Consignes:
1 - D'après le texte source, quelle mesure déclenche la révolte générale en Angleterre ?
2 - Rédigez la suite du texte consacré à Thomas Muntzer et aux révoltes de la fin du Moyen Âge, en partant de sa dernière phrase.

Texte source:

L’idée en est simple : parler à travers un personnage illuminé par la colère des multiples révoltes qui ont marqué l’Europe du Nord vers la fin du Moyen Âge. L’histoire de Thomas Muntzer est fort bien documentée mais elle porte un message universel : "les exaspérés sont ainsi, ils jaillissent un beau jour de la tête des peuples comme les fantômes sortent des murs."

Par son écriture offensive, ses phrases courtes, Eric Vuillard transforme ces quelques pages en épopée, on y voit surgir la multitude des révoltés, venus de nulle part ou plutôt de leurs demeures dispersées et misérables. Du XIVe au XVIe siècles l’histoire bascule. La papauté est en crise et l’église vacille avec l’arrivée de l’imprimerie, Dieu peut enfin parler aux hommes dans leur langue et Luther leur explique qu’ils n’ont aucun besoin d’intermédiaires pour lui parler. Mais il y a aussi les problèmes économiques, en Angleterre la création de la poll tax déclenche la révolte générale, les armées en haillons assiègent Londres et sa tour qui sera pillée. De nouveaux héros apparaissent, tels John Wyclif, Wat Tyler et combien d’autres ?

Données recueillies:
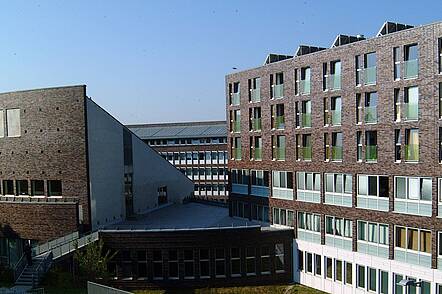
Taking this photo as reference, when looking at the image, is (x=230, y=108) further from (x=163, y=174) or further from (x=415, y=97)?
(x=415, y=97)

Réponses:
1 - La création de la poll tax.

2 -
En bohème, le même phénomène se produit avec Jan Hus, et le phénomène s’étend, à Bâle comme à Mulhouse les mêmes armées se lèvent. Thomas Muntzer est partout, de toutes les révoltes Acharné à détruire les hommes de pouvoir, ceux qui ont pendu son père sous ses yeux.

Mais que veulent ils ? Luther aurait dit : "Ce ne sont pas les paysans qui se soulèvent, c’est Dieu. Mais pour Vuillard ce n’est pas Dieu qui se soulève mais bien les paysans, à moins d’appeler Dieu, la corvée, les censives, les dîmes, le loyer, la taille, le viatique, le droit de première nuit, les yeux crevés, les corps brulés, roués, tenaillés."

"La plèbe se cabre", ce qu’elle veut est simple. "Aux paysans le foin, aux ouvriers le charbon, aux terrassiers la poussière et a nous les mots, les mots qui sont une autre convulsion des choses."

Tout est dit et l’on se demande pourquoi nos dirigeants ne lisent pas Eric Vuillard.